FRIDAY, Sept. 5 (Health.com) — Women with dense breasts who undergo a new type of breast cancer screening have fewer false alarms and a greater likelihood of tumor detection than they would with a mammogram, according to a study presented this week at an American Society of Clinical Oncology conference in Washington, D.C.
However, the test—called molecular breast imaging or MBI—is unlikely to be an option at annual cancer screenings in the near future. Because the test involves exposure to radiation and needs additional study, it might be more useful to women who are candidates for magnetic resonance imaging (MRI), which is generally reserved for those with a high risk of breast cancer.
MRIs don't involve any radiation exposure, but mammograms, which are a type of X-ray, do involve a small amount of radiation. MBIs expose women to more radiation than a mammogram.
During an MBI, a radioactive tracer is injected into the body and "lights up" cancerous cells in the breast when viewed through a special camera.
“The 8- to 10-fold increase in radiation is a concern,” Debbie Saslow, PhD, director of breast and gynecologic cancer at the American Cancer Society, says of the new screening method. “The women most likely to have dense breasts are younger women, whose breasts are more susceptible to the harms of radiation.”
And Julia A. Smith, MD, PhD, a clinical assistant professor at New York University School of Medicine, asks, “What does this add? We [already] know that mammograms are of decreased efficacy in women who are high risk either because of genetics, family history, other breast disease, or breast density.”
She points out that these particular women are now being given MRIs, not mammograms, to interpret their hard-to-read tissue. “So it would be important to know how MBIs compare [to magnetic resonance imaging].”
The new findings suggest that MBIs might be less stressful than mammograms because of the lower likelihood of a false positive, a test result that seems suspicious but turns out to be nothing.
The researchers from the Mayo Clinic in Rochester, Minn., reported that mammograms led to false alarms in 9% of the patients involved in the study but in only 7% of the patients who had an MBI (the radioactive tracer occasionally binds to noncancerous tissue too).

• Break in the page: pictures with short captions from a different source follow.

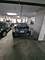 1464 S Michigan Unit 1805, Chicago, IL 60605
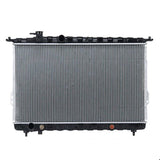 2339 Radiator for 1999-2005 Hyundai Sonata 2001-2006 Kia Optima 2.4L 2.5L 2.7L  2000 2001 2002 2003 2004 2005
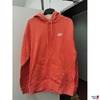 Nike1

Fewer false positives might mean cheaper medical bills because women could skip unnecessary biopsies and other tests to rule out cancer. MBIs, which cost less than $500, according to the Associated Press, are still more expensive than mammograms, though.

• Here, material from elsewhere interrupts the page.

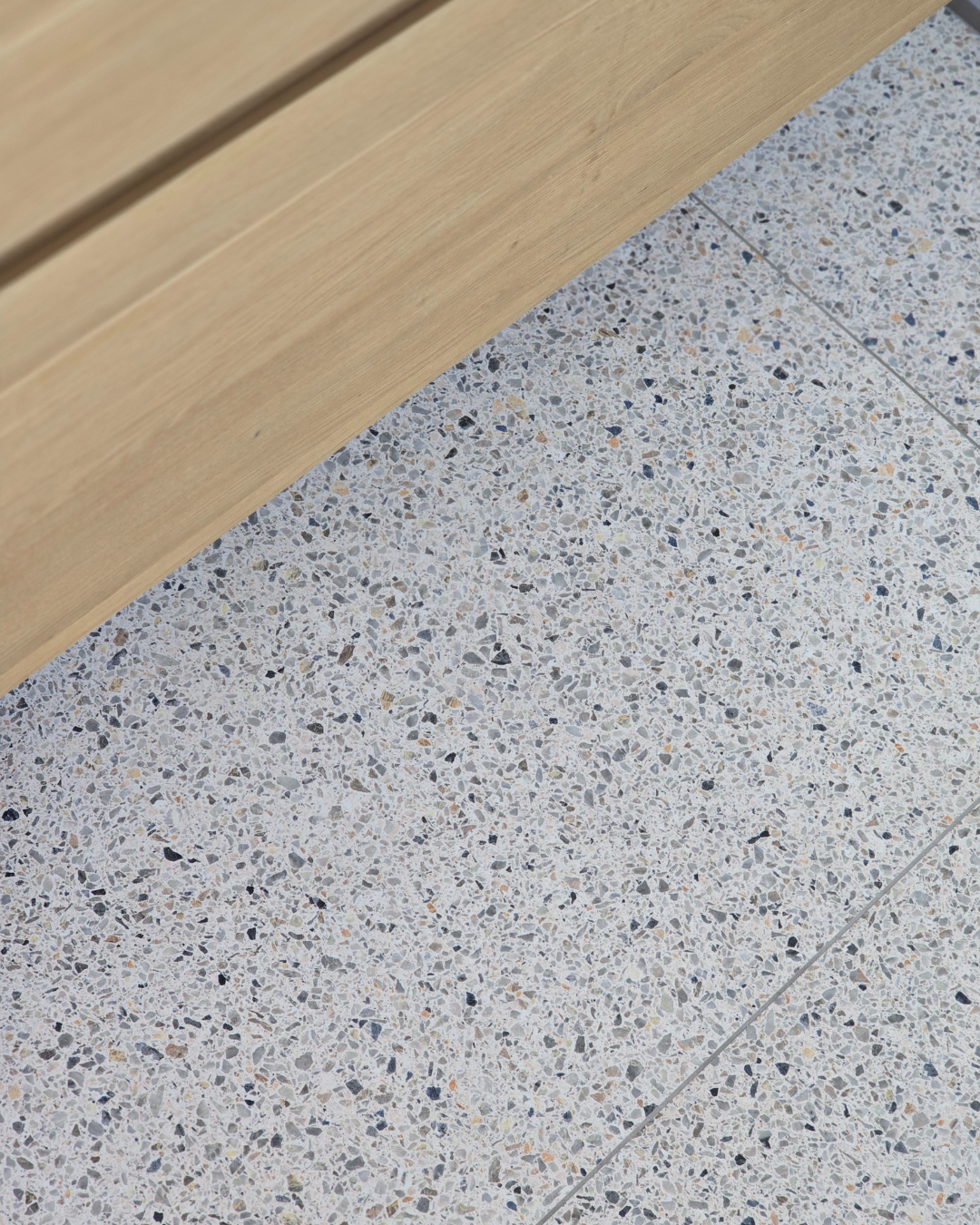 Carrelage Faïences Belle-Ile-en-mer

They do, however, cost less than MRIs, which can be more than $1,000. But without direct MBI-MRI comparisons on safety and sensitivity, it’s hard to tell how important monetary cost will be. (Results from one of the first studies putting MBI and MRI head-to-head were also presented this week in Washington.)
Then there’s the matter of MBIs and their radioactive tracers; some women are allergic to such agents. “It’s a small risk,” says Saslow, “but it’s something that makes it more complicated than a mammogram.”
For now, says Dr. Smith, mammograms, MRIs, and ultrasound are still your best bets for screening high-density breasts. “By no means should MBI be a standard of care right now,” she says. “No one should be experimenting. We don’t know what the down side is yet.”